TASK BRIEF: Can you update the listing below by changing "raised hand" to "lifted hand" and keeping everything else the same? Leave the pictures out of your answer.

ENTRIES PROVIDED:
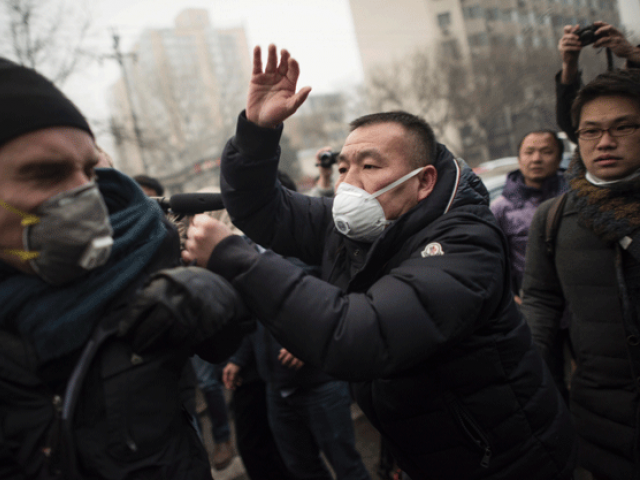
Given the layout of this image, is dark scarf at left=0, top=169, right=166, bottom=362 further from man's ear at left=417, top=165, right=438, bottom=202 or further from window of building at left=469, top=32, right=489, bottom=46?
window of building at left=469, top=32, right=489, bottom=46

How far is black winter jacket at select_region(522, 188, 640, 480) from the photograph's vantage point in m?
2.01

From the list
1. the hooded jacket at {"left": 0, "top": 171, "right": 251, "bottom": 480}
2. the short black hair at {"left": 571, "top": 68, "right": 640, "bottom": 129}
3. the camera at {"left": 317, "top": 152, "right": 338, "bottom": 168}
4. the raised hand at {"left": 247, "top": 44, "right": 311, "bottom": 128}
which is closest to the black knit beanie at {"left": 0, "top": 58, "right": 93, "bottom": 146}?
the hooded jacket at {"left": 0, "top": 171, "right": 251, "bottom": 480}

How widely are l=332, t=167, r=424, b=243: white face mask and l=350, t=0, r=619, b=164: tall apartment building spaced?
23.9 metres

FINAL RESULT:
Given the layout of this image, is dark scarf at left=0, top=169, right=166, bottom=362 further from man's ear at left=417, top=165, right=438, bottom=202 or further from window of building at left=469, top=32, right=489, bottom=46?
window of building at left=469, top=32, right=489, bottom=46

How far is black winter jacket at select_region(522, 188, 640, 480) from the photograph's vantage point in m?
2.01

From the list
1. the hooded jacket at {"left": 0, "top": 171, "right": 251, "bottom": 480}
2. the short black hair at {"left": 571, "top": 68, "right": 640, "bottom": 129}
3. the camera at {"left": 317, "top": 152, "right": 338, "bottom": 168}
4. the lifted hand at {"left": 247, "top": 44, "right": 311, "bottom": 128}
which is closest to the black knit beanie at {"left": 0, "top": 58, "right": 93, "bottom": 146}?
the hooded jacket at {"left": 0, "top": 171, "right": 251, "bottom": 480}

How widely are l=332, t=167, r=424, b=243: white face mask and l=350, t=0, r=619, b=164: tall apartment building spaced?
23.9 metres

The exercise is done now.